Practicing movements results in improvement in performance and in plasticity of the motor cortex. To identify the underlying mechanisms, we studied use-dependent plasticity in human subjects premedicated with drugs that influence synaptic plasticity. Use-dependent plasticity was reduced substantially by dextromethorphan (an N-methyl-d-aspartate receptor blocker) and by lorazepam [a gamma-aminobutyric acid (GABA) type A receptor-positive allosteric modulator]. These results identify N-methyl-d-aspartate receptor activation and GABAergic inhibition as mechanisms operating in use-dependent plasticity in intact human motor cortex and point to similarities in the mechanisms underlying this form of plasticity and long-term potentiation.

Figures

Figure 1

(a) Acceleration signals were recorded in the horizontal (extension and flexion) and vertical (abduction and adduction) axes of thumb movements. The direction of TMS-evoked or voluntary movement was derived from the first-peak acceleration in the two major axes of the movement. (b) Schematic diagram of the directional change of first-peak-acceleration vector of movements evoked by TMS after 30 min of training. At baseline, TMS evoked predominantly extension and abduction thumb movements. Therefore, training consisted of repetitive, stereotyped, brisk thumb movements in a flexion and adduction direction. Posttraining, the direction of TMS-evoked thumb movements changed from the baseline direction to the trained direction. (c) Circular frequency histogram from one representative subject. Baseline TMS-induced movement directions are predominantly a combination of extension and abduction. The open arrow indicates the mean training direction at the center of the training target zone (TTZ). The scale shows the number of TMS-evoked movements that fall in each 10° bin (see Methods). TMS-induced movement directions after training fell largely within the TTZ, close to a 180° change from the baseline direction. Circular frequency histograms in the following figures are constructed in the same way.

Figure 2

Drug effects on directional distribution of TMS-evoked movements in a single subject.

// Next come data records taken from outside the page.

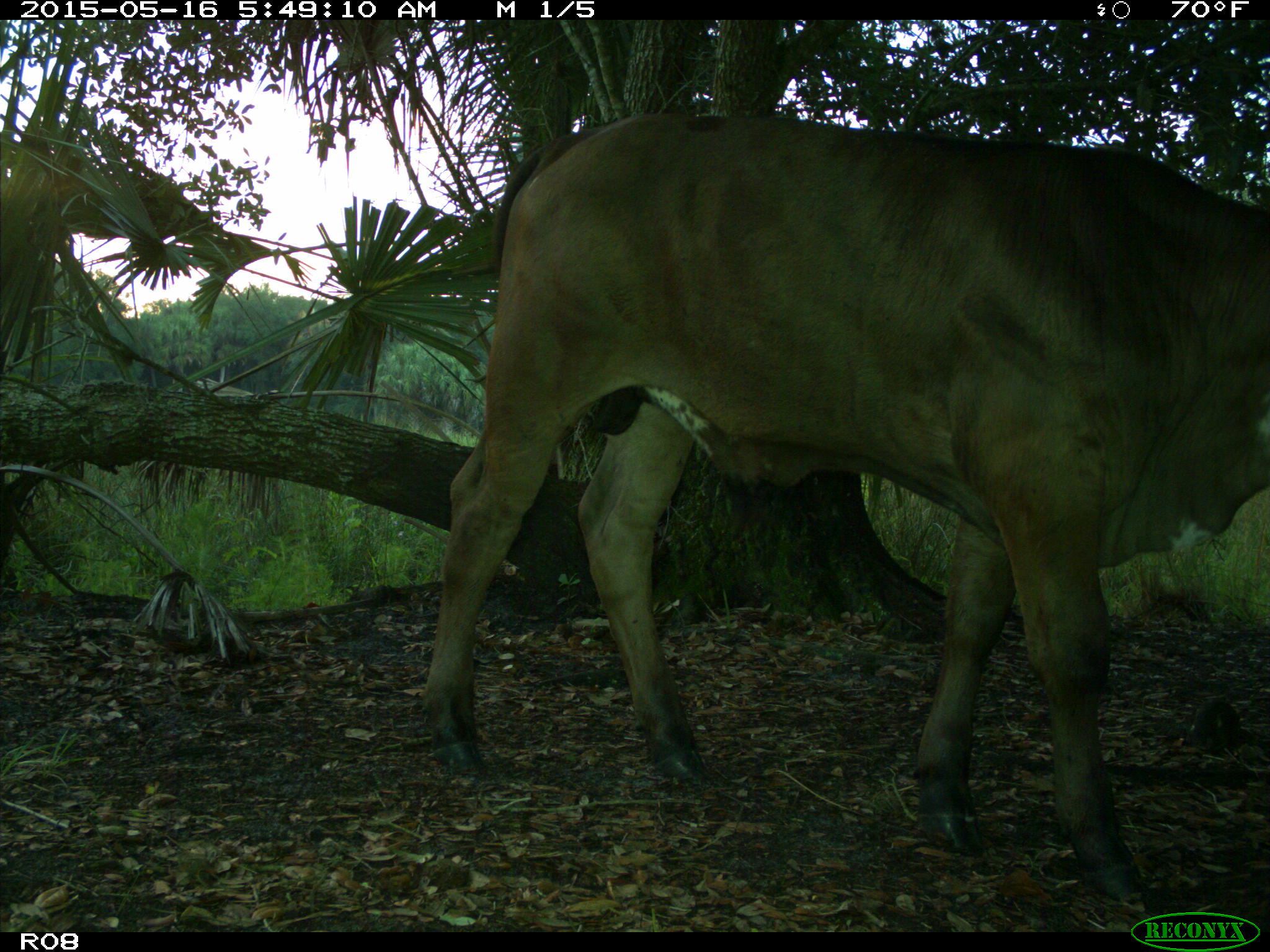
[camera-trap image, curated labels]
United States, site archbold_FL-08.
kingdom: Animalia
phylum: Chordata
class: Mammalia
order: Artiodactyla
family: Bovidae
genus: Bos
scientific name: Bos taurus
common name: domestic cow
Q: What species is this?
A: Bos taurus (domestic cow).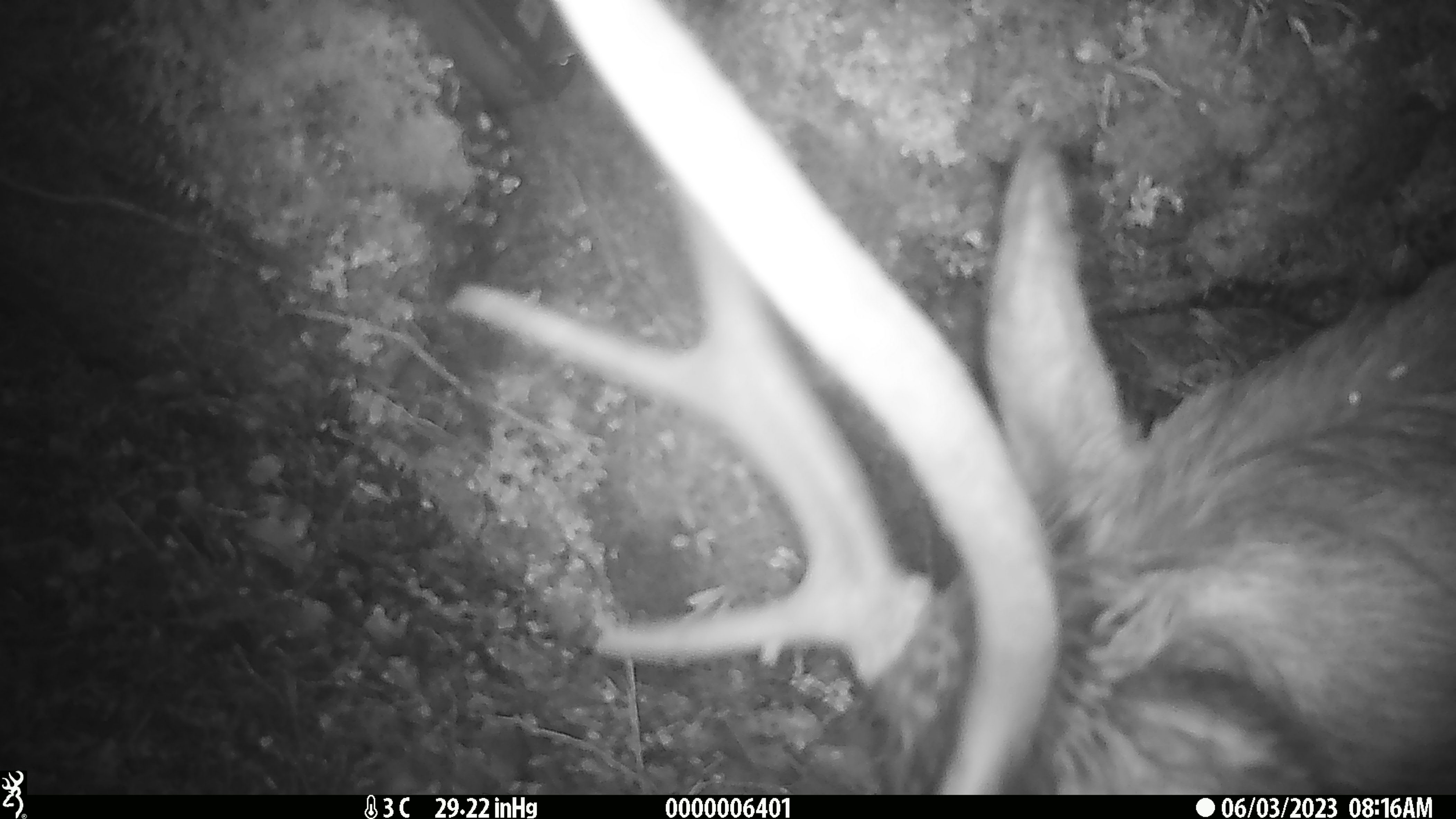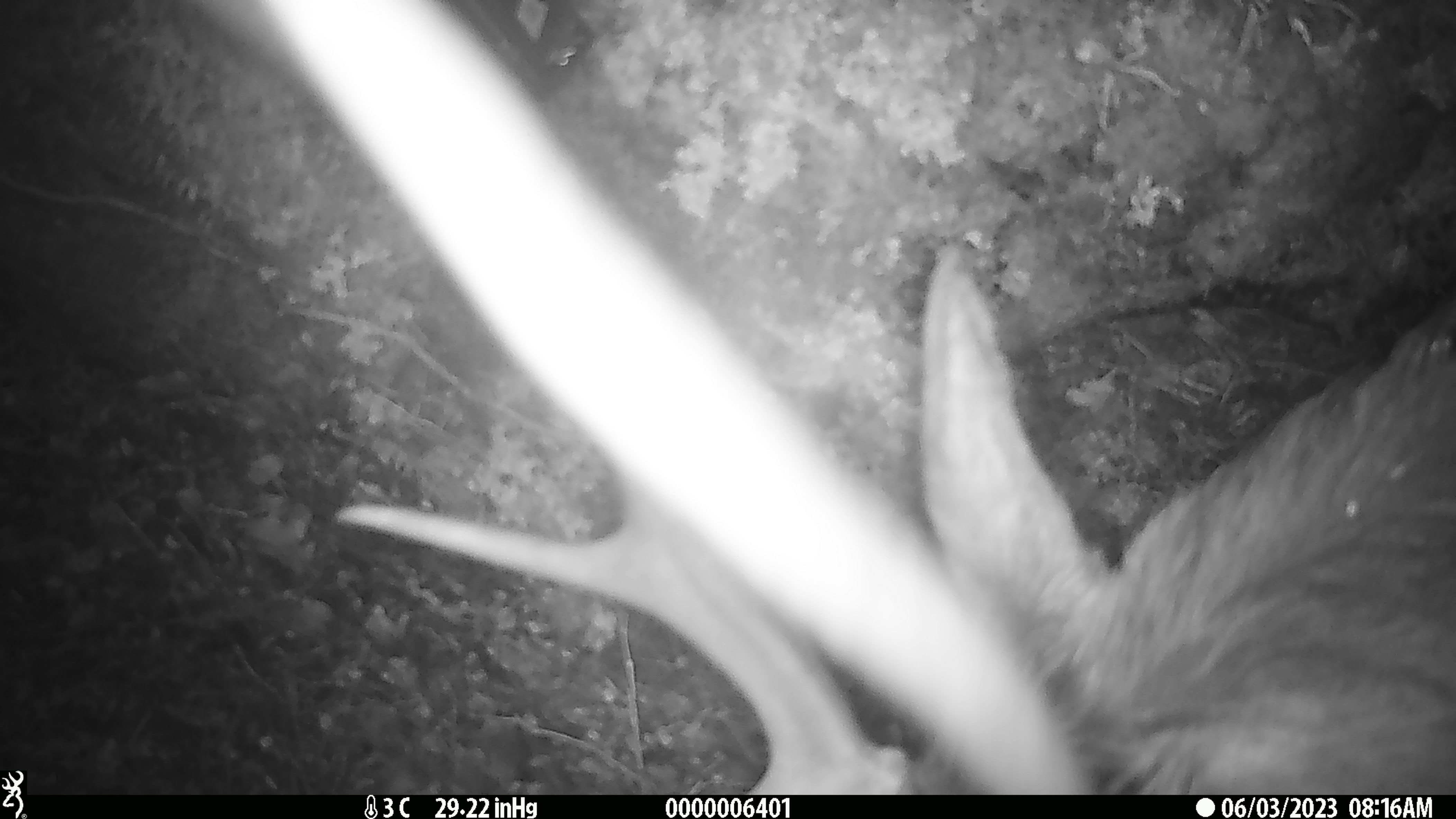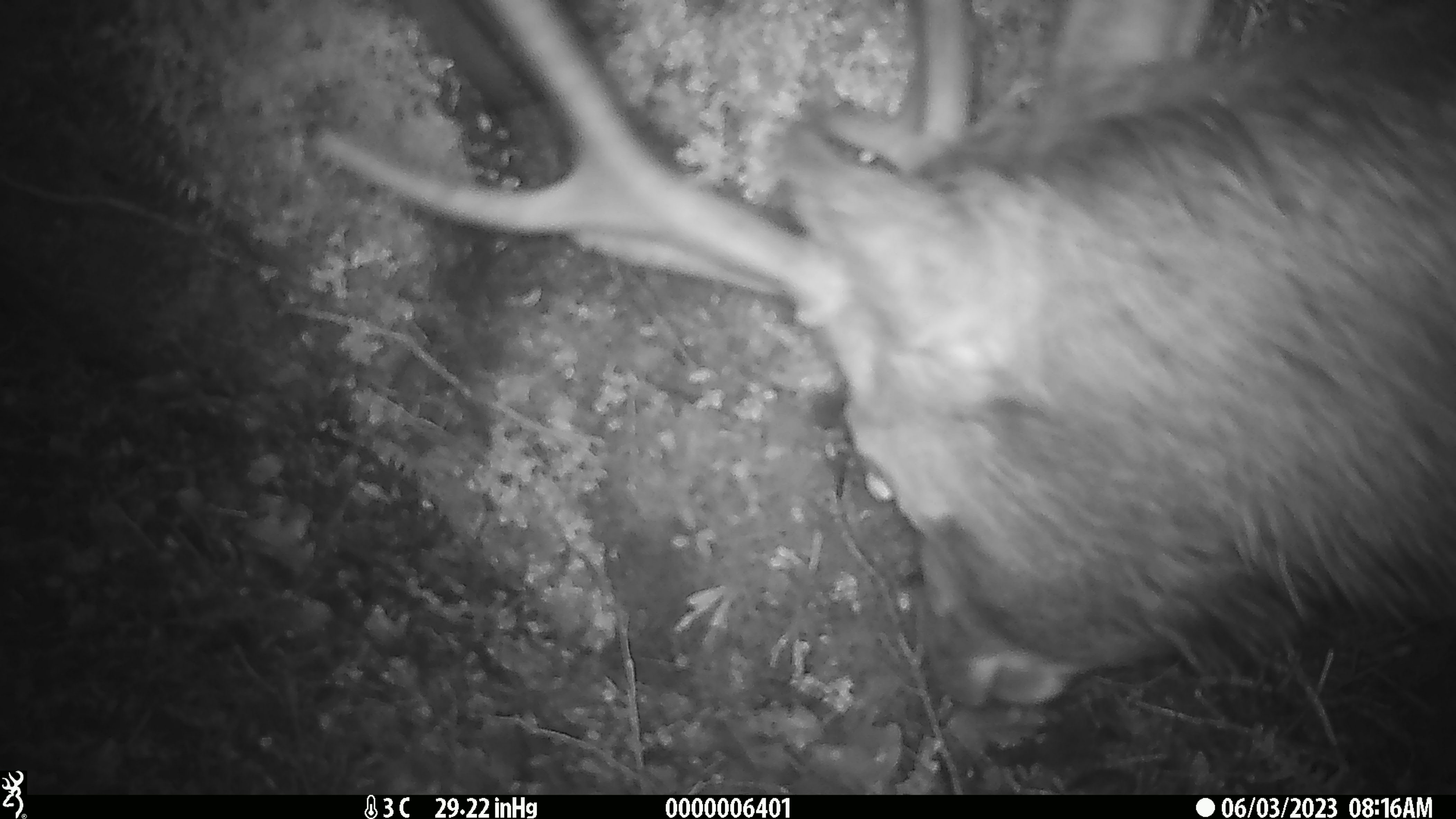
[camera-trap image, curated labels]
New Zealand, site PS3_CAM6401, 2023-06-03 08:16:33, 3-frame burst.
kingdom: Animalia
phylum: Chordata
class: Mammalia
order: Artiodactyla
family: Cervidae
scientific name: Cervidae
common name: deer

Directions of TMS-evoked movements are shown in pairs of circular histograms, baseline (Upper) and posttraining (Lower). Frequencies are plotted on the same scale. Directions are grouped in bins of 10°. Mean training angle (arrow) and TTZ for all conditions are shown in a. In the control (a) and LG (b) condition, TMS-evoked movements at baseline were mainly in the extension/abduction (ext./abd.) direction (Inset). Posttraining, the majority of TMS-evoked movements occurred in TTZ, in the flexion/adduction (flex./add.) direction. LZ (c) and DM (d) blocked the training effect. TMS-evoked movements remained in the ext./abd. direction after training.

Figure 3

Drug effects on TMS-evoked movements in TTZ in five subjects. (a) Control condition. Proportion of TMS-evoked movements that occurred in TTZ at baseline and 0–10, 10–20, and 20–30 min after the training was completed (mean ± SE). Compared with baseline, the number of movements that occurred in TTZ increased significantly after training (0–10 min) and remained high for at least 30 min. (b) Posttraining (0–10 min) condition. Increase in the proportion of movements falling in the TTZ in the control and drug conditions (mean ± SE). LZ and DM blocked the increase in proportions seen in the control condition. *, P < 0.025.

Figure 4

Drug effects on MEP amplitudes in five subjects. (a) Amplitudes for MEPbaseline (□) and MEPtraining (●) at baseline (pre) and posttraining p1 (0–10 min), p2 (10–20 min), and p3 (20–30 min). For the LZ condition, only p1 and p2 are shown, because one subject did not complete p3. At baseline, MEPbaseline amplitude exceeded that of MEPtraining in all conditions. (b) MEPtraining/MEPbaseline amplitude ratios (mean ± SE) at baseline (pre) and posttraining (p1, p2, and p3). In the control and LG conditions, training resulted in MEPtraining/MEPbaseline amplitude ratios (♦) >1. By contrast, LZ and DM blocked these training-induced changes, resulting in MEPtraining/MEPbaseline amplitude ratios <1.